─── SUPPLIED MATERIAL

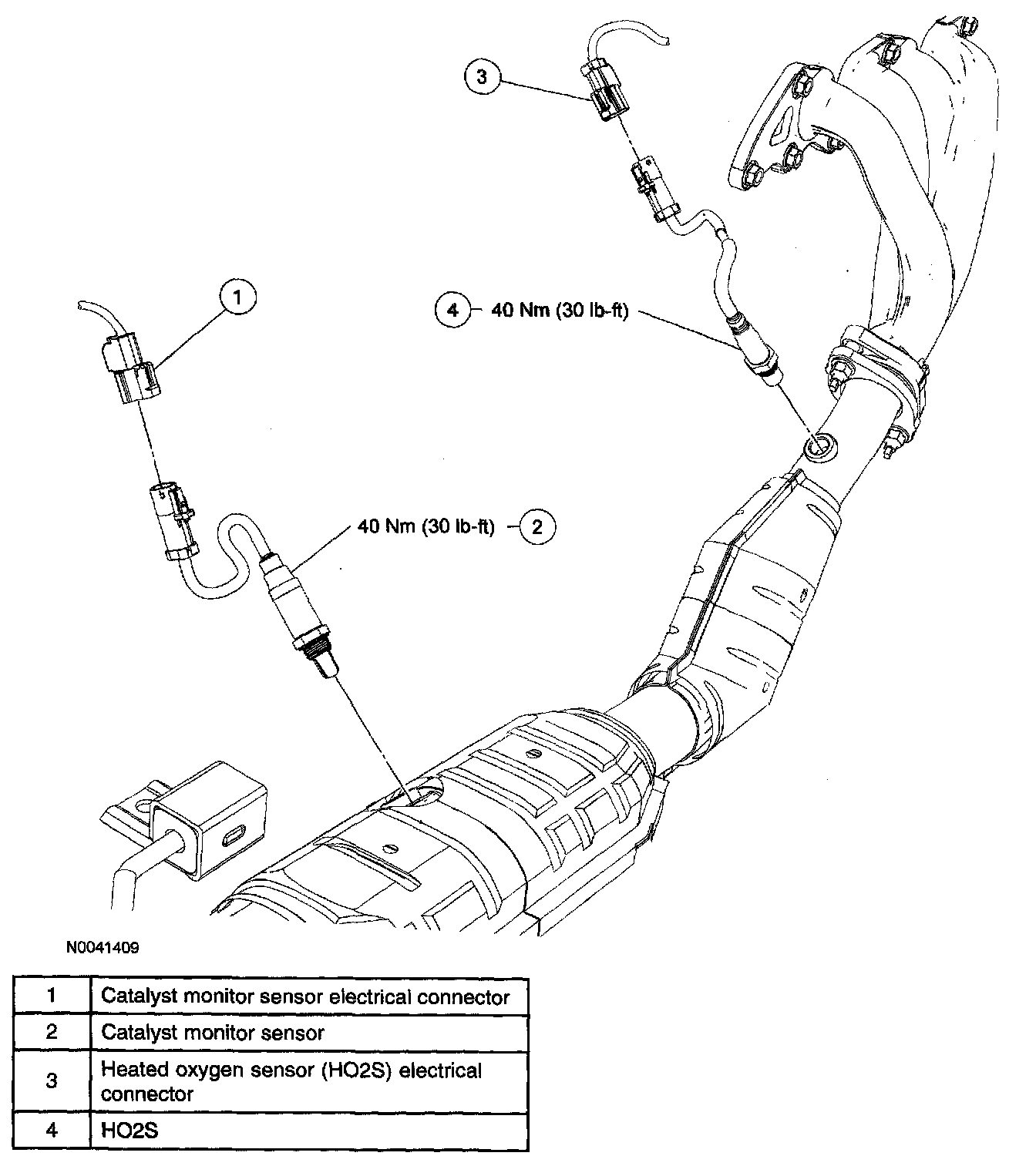 3

1

4 40 Nm (30 lb-ft)

40 Nm (30 lb-ft) 2

N0041409

| 1 | Catalyst monitor sensor electrical connector |
|---|---|
| 2 | Catalyst monitor sensor |
| 3 | Heated oxygen sensor (HO2S) electrical connector |
| 4 | HO2S |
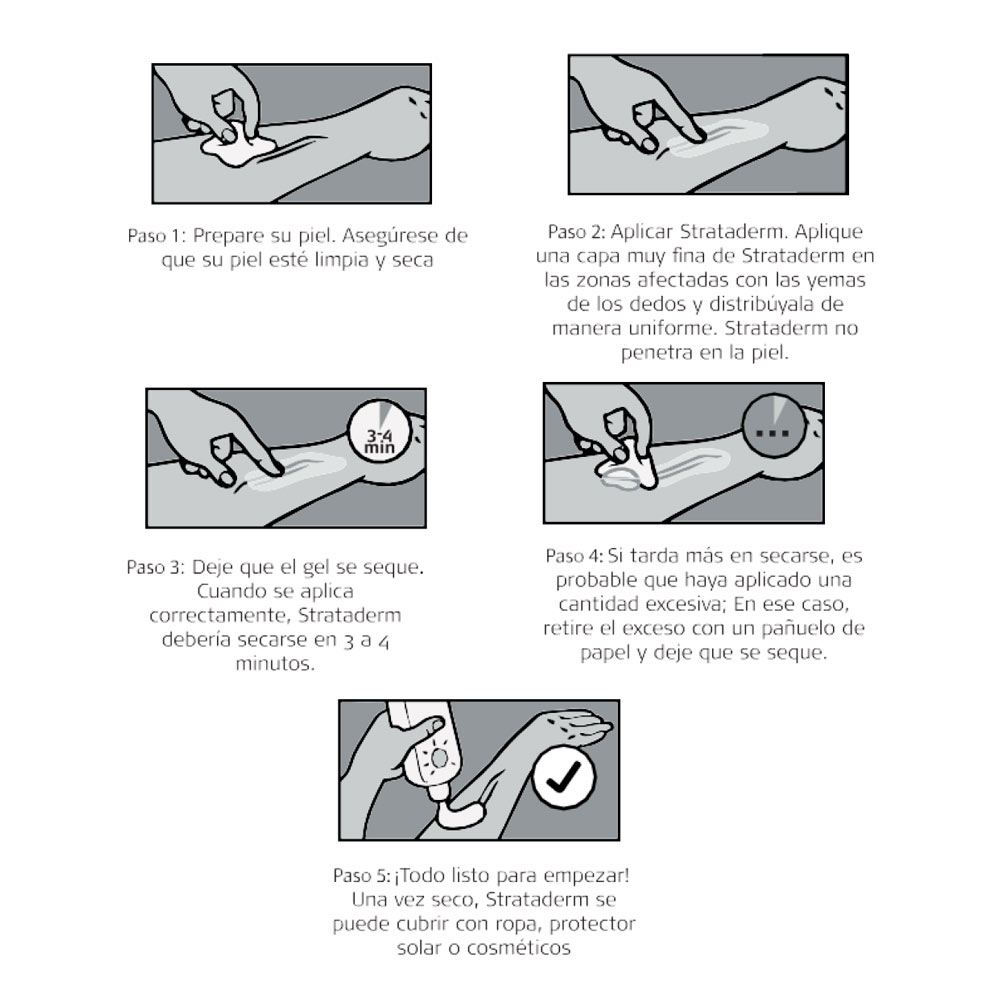 Paso 1: Prepare su piel. Asegúrese de que su piel esté limpia y seca

Paso 2: Aplicar Strataderm. Aplique una capa muy fina de Strataderm en las zonas afectadas con las yemas de los dedos y distribúyala de manera uniforme. Strataderm no penetra en la piel.

3-4 min

Paso 3: Deje que el gel se seque. Cuando se aplica correctamente, Strataderm debería secarse en 3 a 4 minutos.

...

Paso 4: Si tarda más en secarse, es probable que haya aplicado una cantidad excesiva; En ese caso, retire el exceso con un pañuelo de papel y deje que se seque.

Paso 5: ¡Todo listo para empezar! Una vez seco, Strataderm se puede cubrir con ropa, protector solar o cosméticos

──────

From the records above, pull out every line containing the word "Strataderm".

▶ _TASK OUTPUT_
Paso 2: Aplicar Strataderm. Aplique una capa muy fina de Strataderm en las zonas afectadas con las yemas de los dedos y distribúyala de manera uniforme. Strataderm no penetra en la piel.
Paso 3: Deje que el gel se seque. Cuando se aplica correctamente, Strataderm debería secarse en 3 a 4 minutos.
Paso 5: ¡Todo listo para empezar! Una vez seco, Strataderm se puede cubrir con ropa, protector solar o cosméticos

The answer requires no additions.